2019-11-13 Thread Matteo Guglielmi via users
I rolled everything back to stock centos 7.7 installing OFED via:




yum groupinstall @infiniband

yum install rdma-core-devel infiniband-diags-devel


which does not install the ofed_info command, or at least I could
not find it (do you know where it is?).



openmpi is version 3.1.4




the fw version should be 8.37.7.0



will now try to upgrade the firmware since changing OS is not an option.



Other suggestions?


Thank you!



From: Llolsten Kaonga 
Sent: Wednesday, November 13, 2019 3:25:16 PM
To: 'Open MPI Users'
Cc: Matteo Guglielmi
Subject: RE: [OMPI users] qelr_alloc_context: Failed to allocate context for 
device.

Hello Mateo,

What version of openmpi are you running?

Also, the OFED-4.17-1 release notes do not claim support for CentOS 7.7. It
supports CentsOS 7.6.

Apologies if you have already tried CentOS 7.6.

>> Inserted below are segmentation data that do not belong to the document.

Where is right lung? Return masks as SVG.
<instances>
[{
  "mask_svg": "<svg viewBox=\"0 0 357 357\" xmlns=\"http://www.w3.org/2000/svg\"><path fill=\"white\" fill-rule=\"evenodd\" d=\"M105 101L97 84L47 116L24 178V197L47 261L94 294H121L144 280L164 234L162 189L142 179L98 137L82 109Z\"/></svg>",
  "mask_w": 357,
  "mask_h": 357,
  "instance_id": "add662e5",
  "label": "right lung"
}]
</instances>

We have been able to run openmpi (earlier this month):

OS:  CentOS 7.6
mpirun --version:3.1.4
ofed_info -s:OFED-4.17-1

RNIC fw version  8.50.9.0

Thanks.
--
Llolsten

-Original Message-
From: users  On Behalf Of Matteo Guglielmi
via users
Sent: Wednesday, November 13, 2019 2:12 AM
To: users@lists.open-mpi.org
Cc: Matteo Guglielmi 
Subject: [OMPI users] qelr_alloc_context: Failed to allocate context for
device.

I'm trying to get openmpi over RoCE working with this setup:




card: https://www.gigabyte.com/Accessory/CLNOQ42-rev-10#ov


OS: CentOS 7.7


modinfo qede

filename:
/lib/modules/3.10.0-1062.4.1.el7.x86_64/kernel/drivers/net/ethernet/qlogic/q
ede/qede.ko.xz
version:8.37.0.20
license:GPL
description:QLogic FastLinQ 4 Ethernet Driver
retpoline:  Y
rhelversion:7.7
srcversion: A6AFD0788918644F2EFFF31
alias:  pci:v1077d8090sv*sd*bc*sc*i*
alias:  pci:v1077d8070sv*sd*bc*sc*i*
alias:  pci:v1077d1664sv*sd*bc*sc*i*
alias:  pci:v1077d1656sv*sd*bc*sc*i*
alias:  pci:v1077d1654sv*sd*bc*sc*i*
alias:  pci:v1077d1644sv*sd*bc*sc*i*
alias:  pci:v1077d1636sv*sd*bc*sc*i*
alias:  pci:v1077d1666sv*sd*bc*sc*i*
alias:  pci:v1077d1634sv*sd*bc*sc*i*
depends:ptp,qed
intree: Y
vermagic:   3.10.0-1062.4.1.el7.x86_64 SMP mod_unload modversions
signer: CentOS Linux kernel signing key
sig_key:60:48:F2:5B:83:1E:C4:47:02:00:E2:36:02:C5:CA:83:1D:18:CF:8F
sig_hashalgo:   sha256
parm:   debug: Default debug msglevel (uint)

modinfo qedr

filename:
/lib/modules/3.10.0-1062.4.1.el7.x86_64/kernel/drivers/infiniband/hw/qedr/qe
dr.ko.xz
license:Dual BSD/GPL
author: QLogic Corporation
description:QLogic 40G/100G ROCE Driver
retpoline:  Y
rhelversion:7.7
srcversion: B5B65473217AA2B1F2F619B
depends:qede,qed,ib_core
intree: Y
vermagic:   3.10.0-1062.4.1.el7.x86_64 SMP mod_unload modversions
signer: CentOS Linux kernel signing key
sig_key:60:48:F2:5B:83:1E:C4:47:02:00:E2:36:02:C5:CA:83:1D:18:CF:8F
sig_hashalgo:   sha256

ibv_devinfo

hca_id: qedr0
transport: InfiniBand (0)
fw_ver: 8.37.7.0
node_guid: b62e:99ff:fea7:8439
sys_image_guid: b62e:99ff:fea7:8439
vendor_id: 0x1077
vendor_part_id: 32880
hw_ver: 0x0
phys_port_cnt: 1
port: 1
state: PORT_ACTIVE (4)
max_mtu: 4096 (5)
active_mtu: 1024 (3)
sm_lid: 0
port_lid: 0
port_lmc: 0x00
link_layer: Ethernet

hca_id: qedr1
transport: InfiniBand (0)
fw_ver: 8.37.7.0
node_guid: b62e:99ff:fea7:843a
sys_image_guid: b62e:99ff:fea7:843a
vendor_id: 0x1077
vendor_part_id: 32880
hw_ver: 0x0
phys_port_cnt: 1
port: 1
state: PORT_DOWN (1)
max_mtu: 4096 (5)
active_mtu: 1024 (3)
sm_lid: 0
port_lid: 0
port_lmc: 0x00
link_layer: Ethernet




RDMA actually works at system level which means that I cand do

rdma ping-pong tests etc.



But when I try to run openmpi with these options:



mpirun --mca btl openib,self,vader --mca btl_openib_cpc_include rdmacm ...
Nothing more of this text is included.